(Saved entries)

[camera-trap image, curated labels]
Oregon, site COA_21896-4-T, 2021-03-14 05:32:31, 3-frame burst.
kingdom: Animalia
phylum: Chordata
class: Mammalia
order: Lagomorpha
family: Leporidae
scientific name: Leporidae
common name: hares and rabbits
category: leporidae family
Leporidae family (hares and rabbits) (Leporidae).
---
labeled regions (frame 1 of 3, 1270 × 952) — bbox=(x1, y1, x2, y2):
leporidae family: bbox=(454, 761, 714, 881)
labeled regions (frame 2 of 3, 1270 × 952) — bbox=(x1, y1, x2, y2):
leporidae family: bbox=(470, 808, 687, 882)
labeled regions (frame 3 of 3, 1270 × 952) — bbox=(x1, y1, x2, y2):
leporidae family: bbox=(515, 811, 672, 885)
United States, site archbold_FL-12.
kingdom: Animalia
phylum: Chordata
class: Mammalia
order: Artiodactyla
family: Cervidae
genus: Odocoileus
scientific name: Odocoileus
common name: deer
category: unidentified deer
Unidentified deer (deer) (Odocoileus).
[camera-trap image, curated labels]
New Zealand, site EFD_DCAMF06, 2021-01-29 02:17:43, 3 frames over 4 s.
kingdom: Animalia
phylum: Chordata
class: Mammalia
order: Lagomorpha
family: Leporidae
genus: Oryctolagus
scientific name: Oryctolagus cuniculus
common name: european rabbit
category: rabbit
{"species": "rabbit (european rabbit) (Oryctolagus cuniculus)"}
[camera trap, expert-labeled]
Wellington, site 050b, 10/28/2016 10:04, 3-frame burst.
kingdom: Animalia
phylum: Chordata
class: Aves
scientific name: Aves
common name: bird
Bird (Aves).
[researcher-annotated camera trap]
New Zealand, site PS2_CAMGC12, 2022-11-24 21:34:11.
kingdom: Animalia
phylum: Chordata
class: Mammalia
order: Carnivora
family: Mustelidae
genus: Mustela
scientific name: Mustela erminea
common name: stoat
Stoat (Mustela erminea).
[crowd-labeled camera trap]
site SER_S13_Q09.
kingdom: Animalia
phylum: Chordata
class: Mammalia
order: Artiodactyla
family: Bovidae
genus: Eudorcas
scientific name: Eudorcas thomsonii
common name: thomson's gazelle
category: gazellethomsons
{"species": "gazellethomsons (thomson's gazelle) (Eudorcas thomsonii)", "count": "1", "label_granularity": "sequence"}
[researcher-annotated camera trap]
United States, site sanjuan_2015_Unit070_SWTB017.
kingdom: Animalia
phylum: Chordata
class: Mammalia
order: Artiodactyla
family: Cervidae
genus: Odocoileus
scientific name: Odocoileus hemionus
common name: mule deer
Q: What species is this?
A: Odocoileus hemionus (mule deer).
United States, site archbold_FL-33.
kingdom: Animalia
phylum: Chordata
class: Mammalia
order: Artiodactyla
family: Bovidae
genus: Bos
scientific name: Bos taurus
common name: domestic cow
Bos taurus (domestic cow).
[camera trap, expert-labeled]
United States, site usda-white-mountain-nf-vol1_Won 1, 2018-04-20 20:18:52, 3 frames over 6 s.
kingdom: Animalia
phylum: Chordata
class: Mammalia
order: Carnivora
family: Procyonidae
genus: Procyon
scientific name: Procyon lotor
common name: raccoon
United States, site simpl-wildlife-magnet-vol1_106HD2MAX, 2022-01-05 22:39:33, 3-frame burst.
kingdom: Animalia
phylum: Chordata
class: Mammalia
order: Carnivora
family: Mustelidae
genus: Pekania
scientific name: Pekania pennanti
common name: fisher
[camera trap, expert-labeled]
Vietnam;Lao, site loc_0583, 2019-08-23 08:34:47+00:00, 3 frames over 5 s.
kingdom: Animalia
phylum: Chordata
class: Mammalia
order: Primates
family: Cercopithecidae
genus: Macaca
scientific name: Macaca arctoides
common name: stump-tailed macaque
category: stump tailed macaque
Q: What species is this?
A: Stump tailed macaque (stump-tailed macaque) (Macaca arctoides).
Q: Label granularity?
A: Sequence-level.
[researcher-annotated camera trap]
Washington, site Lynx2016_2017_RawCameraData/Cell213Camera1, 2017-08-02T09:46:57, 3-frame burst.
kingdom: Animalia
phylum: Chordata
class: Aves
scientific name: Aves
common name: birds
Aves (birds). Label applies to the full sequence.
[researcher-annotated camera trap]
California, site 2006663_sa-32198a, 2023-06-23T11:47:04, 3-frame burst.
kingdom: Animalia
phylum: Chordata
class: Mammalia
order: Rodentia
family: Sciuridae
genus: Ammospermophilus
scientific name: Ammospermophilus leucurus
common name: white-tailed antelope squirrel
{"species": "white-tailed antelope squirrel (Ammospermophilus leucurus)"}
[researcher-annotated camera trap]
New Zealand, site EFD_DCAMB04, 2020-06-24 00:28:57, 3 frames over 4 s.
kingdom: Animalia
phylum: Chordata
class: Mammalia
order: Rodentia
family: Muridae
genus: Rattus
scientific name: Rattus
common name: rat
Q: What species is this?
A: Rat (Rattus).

* Instructions to follow:
Search the data for "gazellethomsons" and list every line in which it occurs.

* Task output:
category: gazellethomsons
{"species": "gazellethomsons (thomson's gazelle) (Eudorcas thomsonii)", "count": "1", "label_granularity": "sequence"}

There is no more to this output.